Systems are Oracle Netra X4250 and Netra X4270 servers running SLES 11SP2 with 3.0.58-0.6.6-default kernel.

$ cat /sys/devices/system/clocksource/clocksource0/available_clocksource
tsc hpet acpi_pm

$ cat /sys/devices/system/clocksource/clocksource0/current_clocksource
tsc

We have disabled NTP, but that has not had any effect on the drifts. Are there tools which measure time of day clock drift? How can we avoid this?

These are production platforms, and we cannot recreate the issue in our labs, so my ability to experiment is limited. If left to my own devices, I'll write a tool to measure drift, and perhaps experiment with an HPET clocksource.

Best Answer

Are there tools which measure time of day clock drift?

The only tools I'm aware of are the NTP tools which should suffice.
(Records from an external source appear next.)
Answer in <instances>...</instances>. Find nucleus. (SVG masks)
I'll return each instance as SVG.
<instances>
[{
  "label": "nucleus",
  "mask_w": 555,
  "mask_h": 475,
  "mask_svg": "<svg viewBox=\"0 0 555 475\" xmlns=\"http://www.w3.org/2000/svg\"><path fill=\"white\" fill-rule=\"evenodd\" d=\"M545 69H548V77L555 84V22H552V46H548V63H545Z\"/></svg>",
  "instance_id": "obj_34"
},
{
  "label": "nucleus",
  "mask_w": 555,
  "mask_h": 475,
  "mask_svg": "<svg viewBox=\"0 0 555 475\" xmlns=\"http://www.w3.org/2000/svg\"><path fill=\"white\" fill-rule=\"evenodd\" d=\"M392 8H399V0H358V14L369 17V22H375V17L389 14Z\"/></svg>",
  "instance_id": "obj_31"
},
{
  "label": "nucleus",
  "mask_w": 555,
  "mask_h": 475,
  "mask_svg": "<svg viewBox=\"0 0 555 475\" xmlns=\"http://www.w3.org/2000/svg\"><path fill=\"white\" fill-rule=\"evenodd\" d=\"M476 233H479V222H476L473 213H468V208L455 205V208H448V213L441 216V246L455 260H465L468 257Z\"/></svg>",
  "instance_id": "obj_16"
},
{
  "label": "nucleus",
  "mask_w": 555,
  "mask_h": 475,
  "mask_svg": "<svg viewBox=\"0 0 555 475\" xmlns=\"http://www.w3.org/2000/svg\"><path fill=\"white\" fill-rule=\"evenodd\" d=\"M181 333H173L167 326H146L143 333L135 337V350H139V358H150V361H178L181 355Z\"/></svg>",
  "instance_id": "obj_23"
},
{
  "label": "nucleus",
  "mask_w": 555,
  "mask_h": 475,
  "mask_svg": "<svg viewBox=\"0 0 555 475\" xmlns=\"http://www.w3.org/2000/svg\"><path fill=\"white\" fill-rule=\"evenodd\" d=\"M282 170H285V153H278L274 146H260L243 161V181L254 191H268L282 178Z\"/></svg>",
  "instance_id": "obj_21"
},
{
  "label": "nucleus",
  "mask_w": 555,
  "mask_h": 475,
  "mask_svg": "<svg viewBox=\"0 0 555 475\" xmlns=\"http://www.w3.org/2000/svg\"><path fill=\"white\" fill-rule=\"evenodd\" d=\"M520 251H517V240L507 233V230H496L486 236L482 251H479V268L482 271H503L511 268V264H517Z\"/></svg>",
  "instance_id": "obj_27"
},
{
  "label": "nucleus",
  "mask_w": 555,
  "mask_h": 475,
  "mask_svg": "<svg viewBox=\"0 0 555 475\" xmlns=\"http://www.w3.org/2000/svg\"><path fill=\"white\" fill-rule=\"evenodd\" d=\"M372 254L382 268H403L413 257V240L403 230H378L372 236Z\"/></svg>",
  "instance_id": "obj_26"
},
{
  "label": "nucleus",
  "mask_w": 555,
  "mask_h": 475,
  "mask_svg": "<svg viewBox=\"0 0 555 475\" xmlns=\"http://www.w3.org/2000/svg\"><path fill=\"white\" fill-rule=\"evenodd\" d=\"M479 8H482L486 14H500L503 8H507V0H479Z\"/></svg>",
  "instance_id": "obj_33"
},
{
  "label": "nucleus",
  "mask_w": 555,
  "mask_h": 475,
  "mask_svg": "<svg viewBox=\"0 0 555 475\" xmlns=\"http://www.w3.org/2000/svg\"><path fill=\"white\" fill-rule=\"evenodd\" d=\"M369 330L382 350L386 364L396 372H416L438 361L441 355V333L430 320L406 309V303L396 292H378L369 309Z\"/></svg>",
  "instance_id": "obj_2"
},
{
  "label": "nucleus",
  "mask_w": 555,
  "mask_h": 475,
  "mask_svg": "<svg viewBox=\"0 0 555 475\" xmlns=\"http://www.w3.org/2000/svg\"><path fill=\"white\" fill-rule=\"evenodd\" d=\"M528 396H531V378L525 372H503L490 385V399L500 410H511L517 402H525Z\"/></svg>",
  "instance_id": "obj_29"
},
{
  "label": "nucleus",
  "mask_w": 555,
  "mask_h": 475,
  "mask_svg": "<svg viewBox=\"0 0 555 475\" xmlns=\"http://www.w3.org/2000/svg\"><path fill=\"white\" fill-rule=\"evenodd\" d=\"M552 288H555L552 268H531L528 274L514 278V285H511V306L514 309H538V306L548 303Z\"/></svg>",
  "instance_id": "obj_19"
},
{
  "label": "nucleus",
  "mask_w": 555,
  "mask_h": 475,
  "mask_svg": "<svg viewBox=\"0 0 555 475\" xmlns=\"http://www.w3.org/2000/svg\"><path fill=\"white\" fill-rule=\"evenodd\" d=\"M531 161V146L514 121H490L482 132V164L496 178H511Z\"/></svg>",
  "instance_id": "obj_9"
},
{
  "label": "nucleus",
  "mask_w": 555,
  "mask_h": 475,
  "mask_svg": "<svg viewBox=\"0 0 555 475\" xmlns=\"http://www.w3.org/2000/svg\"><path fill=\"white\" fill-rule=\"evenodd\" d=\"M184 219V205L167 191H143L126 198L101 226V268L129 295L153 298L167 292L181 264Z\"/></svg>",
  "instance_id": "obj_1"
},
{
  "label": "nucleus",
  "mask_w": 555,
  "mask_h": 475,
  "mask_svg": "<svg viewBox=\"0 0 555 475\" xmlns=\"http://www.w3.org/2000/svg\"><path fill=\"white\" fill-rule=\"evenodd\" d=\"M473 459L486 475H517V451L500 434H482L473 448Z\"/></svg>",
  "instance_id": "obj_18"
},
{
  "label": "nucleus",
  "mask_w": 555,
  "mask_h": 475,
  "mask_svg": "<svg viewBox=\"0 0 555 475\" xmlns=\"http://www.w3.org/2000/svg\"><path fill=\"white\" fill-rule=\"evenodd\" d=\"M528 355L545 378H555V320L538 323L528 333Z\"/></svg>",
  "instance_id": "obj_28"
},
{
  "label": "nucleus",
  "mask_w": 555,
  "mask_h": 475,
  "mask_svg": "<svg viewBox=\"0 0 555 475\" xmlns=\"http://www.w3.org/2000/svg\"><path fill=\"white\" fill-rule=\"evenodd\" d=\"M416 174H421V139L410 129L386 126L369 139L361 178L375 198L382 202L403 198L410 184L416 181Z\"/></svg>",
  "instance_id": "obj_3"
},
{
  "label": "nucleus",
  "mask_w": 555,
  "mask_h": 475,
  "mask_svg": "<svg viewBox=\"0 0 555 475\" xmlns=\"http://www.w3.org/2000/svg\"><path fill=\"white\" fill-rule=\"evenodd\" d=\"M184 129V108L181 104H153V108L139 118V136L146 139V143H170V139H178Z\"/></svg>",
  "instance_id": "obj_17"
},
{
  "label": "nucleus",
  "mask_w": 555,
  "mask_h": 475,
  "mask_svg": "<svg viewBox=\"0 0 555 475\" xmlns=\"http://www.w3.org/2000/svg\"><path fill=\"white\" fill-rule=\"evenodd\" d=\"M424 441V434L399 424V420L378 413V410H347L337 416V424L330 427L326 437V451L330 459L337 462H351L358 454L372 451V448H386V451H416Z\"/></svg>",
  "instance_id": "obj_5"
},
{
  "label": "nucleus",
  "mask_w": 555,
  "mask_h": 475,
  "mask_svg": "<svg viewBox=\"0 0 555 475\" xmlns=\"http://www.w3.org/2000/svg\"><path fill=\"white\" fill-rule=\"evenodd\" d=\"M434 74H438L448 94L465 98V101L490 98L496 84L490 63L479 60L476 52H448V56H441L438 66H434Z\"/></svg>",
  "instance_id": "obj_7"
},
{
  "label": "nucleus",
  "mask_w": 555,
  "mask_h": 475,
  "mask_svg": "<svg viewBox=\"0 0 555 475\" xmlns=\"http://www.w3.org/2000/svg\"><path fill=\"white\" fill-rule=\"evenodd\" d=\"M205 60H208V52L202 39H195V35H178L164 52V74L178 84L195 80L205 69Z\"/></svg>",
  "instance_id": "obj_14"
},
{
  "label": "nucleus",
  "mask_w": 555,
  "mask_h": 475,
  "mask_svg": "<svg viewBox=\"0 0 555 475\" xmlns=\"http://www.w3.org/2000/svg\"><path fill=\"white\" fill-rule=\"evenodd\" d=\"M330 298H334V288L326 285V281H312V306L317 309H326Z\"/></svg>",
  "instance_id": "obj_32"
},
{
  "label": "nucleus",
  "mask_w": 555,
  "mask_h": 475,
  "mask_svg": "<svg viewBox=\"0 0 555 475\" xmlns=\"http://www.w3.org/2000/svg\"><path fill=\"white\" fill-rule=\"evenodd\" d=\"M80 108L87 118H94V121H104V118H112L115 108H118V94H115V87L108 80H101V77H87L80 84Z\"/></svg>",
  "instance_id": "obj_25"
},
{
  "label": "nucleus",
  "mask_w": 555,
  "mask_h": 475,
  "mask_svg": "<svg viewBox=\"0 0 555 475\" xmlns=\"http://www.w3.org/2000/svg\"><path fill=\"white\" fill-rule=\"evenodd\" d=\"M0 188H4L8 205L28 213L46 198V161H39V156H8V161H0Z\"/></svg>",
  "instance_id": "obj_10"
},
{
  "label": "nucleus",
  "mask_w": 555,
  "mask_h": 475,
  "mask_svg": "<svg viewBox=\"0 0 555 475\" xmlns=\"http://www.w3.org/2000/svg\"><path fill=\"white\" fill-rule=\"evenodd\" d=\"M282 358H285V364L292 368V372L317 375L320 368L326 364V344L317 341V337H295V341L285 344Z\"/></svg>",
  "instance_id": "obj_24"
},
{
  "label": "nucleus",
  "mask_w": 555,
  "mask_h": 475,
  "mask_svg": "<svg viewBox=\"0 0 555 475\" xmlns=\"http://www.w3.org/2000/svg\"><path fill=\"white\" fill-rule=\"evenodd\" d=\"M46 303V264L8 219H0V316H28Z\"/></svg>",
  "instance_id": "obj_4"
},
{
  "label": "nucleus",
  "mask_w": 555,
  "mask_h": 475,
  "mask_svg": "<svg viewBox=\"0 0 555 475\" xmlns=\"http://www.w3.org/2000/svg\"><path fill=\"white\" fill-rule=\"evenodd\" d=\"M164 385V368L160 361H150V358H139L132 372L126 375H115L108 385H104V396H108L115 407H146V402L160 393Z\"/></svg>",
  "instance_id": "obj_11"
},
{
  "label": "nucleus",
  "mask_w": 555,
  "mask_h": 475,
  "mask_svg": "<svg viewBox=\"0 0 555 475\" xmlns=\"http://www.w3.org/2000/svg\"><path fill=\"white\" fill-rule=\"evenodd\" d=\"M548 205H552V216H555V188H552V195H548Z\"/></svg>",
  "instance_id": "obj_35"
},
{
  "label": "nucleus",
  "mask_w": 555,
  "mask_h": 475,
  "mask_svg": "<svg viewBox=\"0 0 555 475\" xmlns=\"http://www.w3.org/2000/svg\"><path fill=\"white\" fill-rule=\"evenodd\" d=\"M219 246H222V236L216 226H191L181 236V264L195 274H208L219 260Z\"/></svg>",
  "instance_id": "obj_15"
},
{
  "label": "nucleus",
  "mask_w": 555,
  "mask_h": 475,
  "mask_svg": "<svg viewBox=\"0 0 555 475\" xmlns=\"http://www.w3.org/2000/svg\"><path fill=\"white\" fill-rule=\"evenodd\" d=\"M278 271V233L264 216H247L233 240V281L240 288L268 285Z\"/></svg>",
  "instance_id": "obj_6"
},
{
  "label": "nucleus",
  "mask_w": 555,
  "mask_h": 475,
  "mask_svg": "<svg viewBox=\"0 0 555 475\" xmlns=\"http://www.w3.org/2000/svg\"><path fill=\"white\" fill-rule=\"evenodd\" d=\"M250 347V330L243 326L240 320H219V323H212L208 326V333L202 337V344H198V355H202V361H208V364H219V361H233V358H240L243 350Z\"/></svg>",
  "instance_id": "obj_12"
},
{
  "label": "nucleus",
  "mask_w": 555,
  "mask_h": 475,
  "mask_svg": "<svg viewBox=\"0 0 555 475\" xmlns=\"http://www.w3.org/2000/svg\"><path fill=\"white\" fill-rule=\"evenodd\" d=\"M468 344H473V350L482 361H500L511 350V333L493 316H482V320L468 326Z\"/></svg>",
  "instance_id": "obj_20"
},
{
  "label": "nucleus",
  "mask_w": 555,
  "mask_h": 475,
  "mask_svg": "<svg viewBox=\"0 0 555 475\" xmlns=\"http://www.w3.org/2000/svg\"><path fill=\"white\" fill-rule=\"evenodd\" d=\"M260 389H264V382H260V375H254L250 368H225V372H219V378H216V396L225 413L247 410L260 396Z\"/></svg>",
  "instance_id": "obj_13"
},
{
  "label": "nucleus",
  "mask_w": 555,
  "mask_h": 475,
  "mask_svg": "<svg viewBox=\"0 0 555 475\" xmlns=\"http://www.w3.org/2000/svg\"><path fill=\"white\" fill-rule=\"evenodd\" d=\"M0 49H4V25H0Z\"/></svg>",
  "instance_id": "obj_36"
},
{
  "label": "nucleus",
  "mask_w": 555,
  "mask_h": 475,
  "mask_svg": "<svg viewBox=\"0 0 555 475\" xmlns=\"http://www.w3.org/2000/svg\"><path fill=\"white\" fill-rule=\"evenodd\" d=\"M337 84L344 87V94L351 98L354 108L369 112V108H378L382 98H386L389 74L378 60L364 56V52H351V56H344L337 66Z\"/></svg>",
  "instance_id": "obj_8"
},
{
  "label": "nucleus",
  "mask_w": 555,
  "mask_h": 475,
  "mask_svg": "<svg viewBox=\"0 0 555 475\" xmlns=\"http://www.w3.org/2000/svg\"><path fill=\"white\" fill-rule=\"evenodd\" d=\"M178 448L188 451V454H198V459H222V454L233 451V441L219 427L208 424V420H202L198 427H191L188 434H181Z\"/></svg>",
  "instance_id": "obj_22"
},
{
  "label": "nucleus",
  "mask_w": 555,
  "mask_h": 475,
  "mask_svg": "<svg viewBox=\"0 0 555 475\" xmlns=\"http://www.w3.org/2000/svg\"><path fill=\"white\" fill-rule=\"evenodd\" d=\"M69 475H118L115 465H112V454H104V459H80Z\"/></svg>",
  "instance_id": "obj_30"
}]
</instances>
You don't have to actually configure ntpd to sync against a given clock source you can just use the -d option to ntpdate to fetch the calculated offset.

Example:

[davisja5@xxxadmvlm08 ~]$ ntpdate -d clock.redhat.com 2>/dev/null | egrep "^offset"
offset -0.004545
[davisja5@xxxadmvlm08 ~]$

-d is the debug option which does the NTP work without actually touching the system clock.

Any advice on how we can avoid this?

I'm not too surprised that you aren't able to reproduce this in dev/test environments since it's probably just due to the hardware clock. If you have hardware support with someone, I would try to get your machines serviced. One possibility is trading out one of the dev machines for this production machine, fixing the former PROD systems and re-introduce it as a dev machine to replace the one that's in PROD now.

Short of that, switching the hardware clock source is about all you can do. If you don't or can't do the swap thing I'd suggest that you do go the hpet route. You can test whether the clock source change messes with system services and then deploy it into production as a hail mary.